A federal judge has denied the DOJ’s recent attempt to apply the Wire Act to online gambling

The Department of Justice’s recent attempt to apply the 1961 Wire Act to online lottery and Vegas casino online betting was ruled unconstitutional by a U.S. District Judge. Judge Paul Barbadoro ruled that the DOJ was acting outside its authority in applying a wider interpretation to the ban on interstate online wagering.

The case reached Judge Barbadoro’s courtroom after the New Hampshire Lottery Commission sued to have the broader interpretation of the U.S. Wire Act overturned. The NH Lottery Commission uses a vendor with servers in Vermont and Ohio.

The Commission sued in order to prevent their operations from being considered criminal activity. If the state was forced to suspend lottery sales involving interstate transactions, New Hampshire would lose more than $90 million in annual revenue.

The suit was backed by New Jersey, Pennsylvania and Michigan.

Decision

According to Barbadoro’s decision, he states "faced the choice between risking criminal prosecution, winding down their operations, or taking significant and costly compliance measures that may not even eliminate the threat."

The ruling came after the Justice Department’s Office of Legal Counsel publicized an opinion that stated that any interpretation of the 1961 Wire Act that considered the Wire Act as banning only sports gambling was a misinterpretation of the statute. Ambiguous grammar used in a key passage caused the conflicting readings of the statute.

Barbadoro said that, looking beyond the grammar to the context of the law was crucial when deciding on the Act’s meaning. He pointed to the Paraphernalia Act, which was a separate law that had passed simultaneously with the Wire Act. According to the judge, the Paraphernalia Act was a better indication of Congress’s intention.

Barbadoro wrote, “That these two gambling statutes were passed the same day sends a strong contextual signal concerning the Wire Act’s scope. The Paraphernalia Act demonstrates that when Congress intended to target non-sports gambling it used clear and specific language to accomplish its goal. In other words, when Congress wished to achieve a specific result, ‘it knew how to say so.’"

Implications

The Trump administration’s reading of the act, in which it indicated that it might try to apply the Wire Act to interstate sale of online lottery tickets, cannot stand as written and the biggest winner is the online poker industry.

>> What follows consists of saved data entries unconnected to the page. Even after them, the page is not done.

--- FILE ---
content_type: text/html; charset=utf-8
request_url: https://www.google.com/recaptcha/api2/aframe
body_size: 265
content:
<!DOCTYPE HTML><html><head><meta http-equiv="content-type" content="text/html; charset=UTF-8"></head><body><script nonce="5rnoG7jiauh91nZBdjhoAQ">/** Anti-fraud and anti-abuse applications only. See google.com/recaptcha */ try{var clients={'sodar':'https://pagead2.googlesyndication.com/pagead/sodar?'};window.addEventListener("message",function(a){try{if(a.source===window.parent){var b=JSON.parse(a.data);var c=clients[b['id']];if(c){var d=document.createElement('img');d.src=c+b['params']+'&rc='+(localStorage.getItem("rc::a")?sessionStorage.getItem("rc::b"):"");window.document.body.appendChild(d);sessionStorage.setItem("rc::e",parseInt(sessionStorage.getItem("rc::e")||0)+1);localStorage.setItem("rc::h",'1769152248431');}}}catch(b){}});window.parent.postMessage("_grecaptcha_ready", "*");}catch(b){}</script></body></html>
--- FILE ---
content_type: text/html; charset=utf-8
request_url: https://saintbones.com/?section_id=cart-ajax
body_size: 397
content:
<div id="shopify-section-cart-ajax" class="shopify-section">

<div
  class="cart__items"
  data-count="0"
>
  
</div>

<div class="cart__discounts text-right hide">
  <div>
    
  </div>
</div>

The court’s decision benefits not only the New Hampshire Lottery Commission but it also gives online poker operators a signal that they can expand their offerings within the United States. The decision may also impact the daily fantasy sports and sports gambling industries but that is far more nuanced.

The court decision represents a big win for online poker. Daily fantasy sports and sports gambling operators see little or no change. 

Poker

For online poker casinos,  the Trump administration's November 2018 memorandum, that put at risk the interstate poker pools that were being established by states that had legalized online poker (Delaware, New Jersey and Nevada) could have prevented licensed operators from offering contests across state lines if it had stood. 

By broadly interpreting the 1961 Wire Act, the Justice Department created a situation in which it was doubtful whether online companies that offered interstate poker contests could do so legally. Barbadoro’s decision clearly supports the legality of interstate poker compacts. That now paves the way for online poker's further growth on a semi-national or national basis.

Sports Gambling

The New Hampshire federal court decision doesn’t really change the situation of the interstate sports industry. Legal observers say that, under every conceivable interpretation of the Wire Act, including the one put forth by the District Court in New Hampshire, interstate sports gambling continues to fall under the authority of the Wire Act.

However, these online sportsbooks will likely be pursuing this effort alone since their previous allies, online poker operators, don’t face the same level of risk associated with interstate gaming compacts any more and, as such, don’t have the same interest in seeing the Wire Act annulled.

Daily Fantasy Sports

Barbadoro’s decision doesn’t answer how the government should relate to the fantasy sports industry. Fantasy sports, which involves predicting player performances over multiple real-world sporting contests, still operates in a bit of a gray area. It may or may not constitute the "placing bets or wages on [a] sporting event of contest." So the question is, whether fantasy sports betting is subject to regulation by the Wire Act after the District Court ruling.

Up until the Trump administration's November DOJ memorandum, the government seemed to view fantasy sports as straddling the fine-line demarcation between "placing bets or wages on [a] sporting event of contest" and fantasy sports activities. 

The November DOJ memorandum rejected the notion that the UIGEA  --  Unlawful Internet Gambling Enforcement Act of 2006  -- was applicable to "bets or wagers on any sporting event or contest." As a result, the Wire Act's application was left more up to common sense than statutory clarity. 

The Trump administration seems to have concluded, for the present,  that there’s no relationship between the Wire Act and the UIGEA. For the DFS industry, that’s unclear. The New Hampshire court decision did not address the arguable overlay between the UIGEA and the Wire Act so that issue remains open to interpretation.  For now.